:: DOCUMENT ::
# # # # #
Dans le contexte actuel de forte inflation, qui continue d’augmenter selon les données de l’Insee publiées ce vendredi , les femmes, davantage touchées par la précarité, sont particulièrement exposées . En effet en 2019 les écarts de salaire entre les hommes et les femmes s’élevaient à 22% en France. Ils s’expliquent principalement par les salaires plus faibles dans les secteurs féminisés, et par le fait que la charge des enfants repose très souvent sur la mère, ce qui conduit à des discriminations par les employeurs (que les femmes aient un enfant ou pas, mais a fortiori pour les mères) et à des interruptions de carrière pour élever les enfants notamment en bas âge, faute de services publics de garde disponibles et de qualité. Pour les mêmes raisons les femmes sont aussi plus susceptibles d’occuper un emploi à temps partiel. Ces obstacles dans l’accès au marché du travail sont d’autant plus marqués chez les mères célibataires qui représentent 82% des foyers monoparentaux, et dont un tiers est sans emploi. Le taux de pauvreté des enfants vivant en famille monoparentale avec leur mère est de 45%.
# # # # #
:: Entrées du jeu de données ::
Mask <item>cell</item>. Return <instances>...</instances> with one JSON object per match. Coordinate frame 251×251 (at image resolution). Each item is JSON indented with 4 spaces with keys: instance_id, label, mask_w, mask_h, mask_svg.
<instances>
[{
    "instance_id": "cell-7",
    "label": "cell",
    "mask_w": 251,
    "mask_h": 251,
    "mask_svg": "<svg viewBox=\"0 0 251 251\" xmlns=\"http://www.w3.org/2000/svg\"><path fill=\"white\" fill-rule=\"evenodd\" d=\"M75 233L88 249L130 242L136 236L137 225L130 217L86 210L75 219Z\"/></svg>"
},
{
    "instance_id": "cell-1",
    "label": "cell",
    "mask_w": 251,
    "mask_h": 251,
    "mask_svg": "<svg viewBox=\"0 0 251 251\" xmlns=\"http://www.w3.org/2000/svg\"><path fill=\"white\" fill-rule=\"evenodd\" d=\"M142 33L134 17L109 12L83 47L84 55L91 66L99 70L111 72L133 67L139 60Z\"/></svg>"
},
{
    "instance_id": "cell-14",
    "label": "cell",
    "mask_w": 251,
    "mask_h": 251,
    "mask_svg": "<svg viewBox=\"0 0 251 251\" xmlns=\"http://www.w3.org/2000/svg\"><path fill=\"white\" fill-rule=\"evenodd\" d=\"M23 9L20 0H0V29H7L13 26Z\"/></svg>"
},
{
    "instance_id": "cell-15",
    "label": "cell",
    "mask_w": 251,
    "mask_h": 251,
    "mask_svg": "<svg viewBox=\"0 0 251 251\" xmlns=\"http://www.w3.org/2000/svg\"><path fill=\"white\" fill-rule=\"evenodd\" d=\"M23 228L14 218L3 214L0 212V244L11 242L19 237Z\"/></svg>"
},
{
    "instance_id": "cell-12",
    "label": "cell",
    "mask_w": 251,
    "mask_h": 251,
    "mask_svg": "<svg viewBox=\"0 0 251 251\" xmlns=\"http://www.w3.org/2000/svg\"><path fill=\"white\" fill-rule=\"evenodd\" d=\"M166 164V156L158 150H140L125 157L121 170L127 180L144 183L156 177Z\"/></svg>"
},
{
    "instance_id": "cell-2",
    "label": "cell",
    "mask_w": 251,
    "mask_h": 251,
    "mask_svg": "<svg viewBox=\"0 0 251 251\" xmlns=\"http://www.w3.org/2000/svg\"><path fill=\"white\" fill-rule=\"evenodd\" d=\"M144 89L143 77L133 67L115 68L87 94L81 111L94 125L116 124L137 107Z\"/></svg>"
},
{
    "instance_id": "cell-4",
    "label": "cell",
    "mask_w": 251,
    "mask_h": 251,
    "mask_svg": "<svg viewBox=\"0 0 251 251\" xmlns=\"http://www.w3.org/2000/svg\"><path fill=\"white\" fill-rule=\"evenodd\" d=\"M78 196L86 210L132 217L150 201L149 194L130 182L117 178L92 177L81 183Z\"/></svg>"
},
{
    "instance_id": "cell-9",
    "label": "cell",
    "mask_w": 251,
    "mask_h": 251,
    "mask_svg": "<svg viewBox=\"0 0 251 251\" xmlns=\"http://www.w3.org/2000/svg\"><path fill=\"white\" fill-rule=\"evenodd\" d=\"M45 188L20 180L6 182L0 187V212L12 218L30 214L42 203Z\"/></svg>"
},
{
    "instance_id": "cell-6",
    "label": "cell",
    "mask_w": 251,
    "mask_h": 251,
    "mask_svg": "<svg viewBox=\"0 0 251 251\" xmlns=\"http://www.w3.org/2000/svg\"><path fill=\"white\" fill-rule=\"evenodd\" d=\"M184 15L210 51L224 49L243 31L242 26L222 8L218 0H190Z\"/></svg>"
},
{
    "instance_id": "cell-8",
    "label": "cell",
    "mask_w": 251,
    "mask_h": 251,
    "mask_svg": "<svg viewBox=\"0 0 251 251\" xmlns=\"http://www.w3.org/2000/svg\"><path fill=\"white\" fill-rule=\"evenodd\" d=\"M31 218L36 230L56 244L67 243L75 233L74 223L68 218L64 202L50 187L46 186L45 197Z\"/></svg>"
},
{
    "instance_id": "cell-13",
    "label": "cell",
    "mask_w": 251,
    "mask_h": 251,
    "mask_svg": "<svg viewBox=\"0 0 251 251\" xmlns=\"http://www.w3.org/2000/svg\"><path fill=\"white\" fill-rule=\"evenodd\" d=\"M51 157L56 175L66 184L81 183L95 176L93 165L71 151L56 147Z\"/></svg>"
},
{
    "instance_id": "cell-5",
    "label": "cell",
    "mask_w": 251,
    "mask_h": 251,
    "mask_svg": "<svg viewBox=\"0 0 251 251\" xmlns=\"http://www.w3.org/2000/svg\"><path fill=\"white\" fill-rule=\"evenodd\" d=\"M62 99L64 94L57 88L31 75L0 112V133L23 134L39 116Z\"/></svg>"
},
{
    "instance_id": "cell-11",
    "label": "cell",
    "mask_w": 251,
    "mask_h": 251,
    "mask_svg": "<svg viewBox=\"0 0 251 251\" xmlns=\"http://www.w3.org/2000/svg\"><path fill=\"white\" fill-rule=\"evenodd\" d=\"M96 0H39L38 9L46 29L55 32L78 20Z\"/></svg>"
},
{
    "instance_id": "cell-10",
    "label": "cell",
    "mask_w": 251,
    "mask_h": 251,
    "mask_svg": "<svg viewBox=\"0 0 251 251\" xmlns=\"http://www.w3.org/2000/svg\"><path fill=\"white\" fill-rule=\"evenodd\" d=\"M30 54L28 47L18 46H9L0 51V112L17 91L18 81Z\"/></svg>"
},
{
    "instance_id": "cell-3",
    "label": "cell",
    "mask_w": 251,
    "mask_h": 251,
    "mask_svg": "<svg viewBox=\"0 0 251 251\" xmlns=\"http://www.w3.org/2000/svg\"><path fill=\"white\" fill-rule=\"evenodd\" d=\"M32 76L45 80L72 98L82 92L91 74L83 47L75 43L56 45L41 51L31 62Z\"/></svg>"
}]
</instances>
# # # # #
:: QUESTION COURTE A ::
D'après le texte sur la précarité des femmes, à combien s'élevaient les écarts de salaire entre les hommes et les femmes en France en 2019 ?
:: QUESTION COURTE B ::
Prolongez, s'il vous plaît, le texte sur la précarité des femmes à la suite de sa dernière phrase.

:: RÉPONSE A ::
Ils s'élevaient à 22 %.

:: RÉPONSE B ::
La plupart des femmes et particulièrement les femmes seules avec enfants ont des revenus modestes, voire vivent dans la pauvreté. Elles sont déjà contraintes de réduire leurs dépenses au minimum vital : logement, alimentation, énergie et transports. Or l’indice des loyers a déjà augmenté de plus de 30% ces 20 dernières années, et pèse déjà depuis longtemps dans le budget des ménages, à quoi vient s’ajouter le phénomène de forte inflation observé depuis 2021 qui ne fait que s’accélérer, et qui touche justement particulièrement l’alimentation, l’énergie et le carburant. L’inflation sur un an concernant les produits alimentaires est déjà à près de 12%, celle sur l’énergie et les carburants à près de 20%.

Estelle, AESH dans une école de Sarcelles élevant seule sa fille témoigne au micro de Révolution Permanente : «  je constate que le prix de mes courses a augmenté, de 100€ par mois je crois, c’est passé de 300 à 400-450€. L’essence a beaucoup augmenté, je n’utilise plus trop la voiture, sauf pour aller faire les courses. Je prends le bus, j’essaye d’éviter de mettre de l’essence : c’est cher 2€. ll y a de grosses augmentations pour l’essence, la viande, l’huile... Des produits du quotidien ! Et encore quand on trouve de l’huile, c’est toujours difficile à trouver. Et quand il y en a elle est chère, parfois c’est à 3€ le litre mais la plupart du temps c’est à 5€. ».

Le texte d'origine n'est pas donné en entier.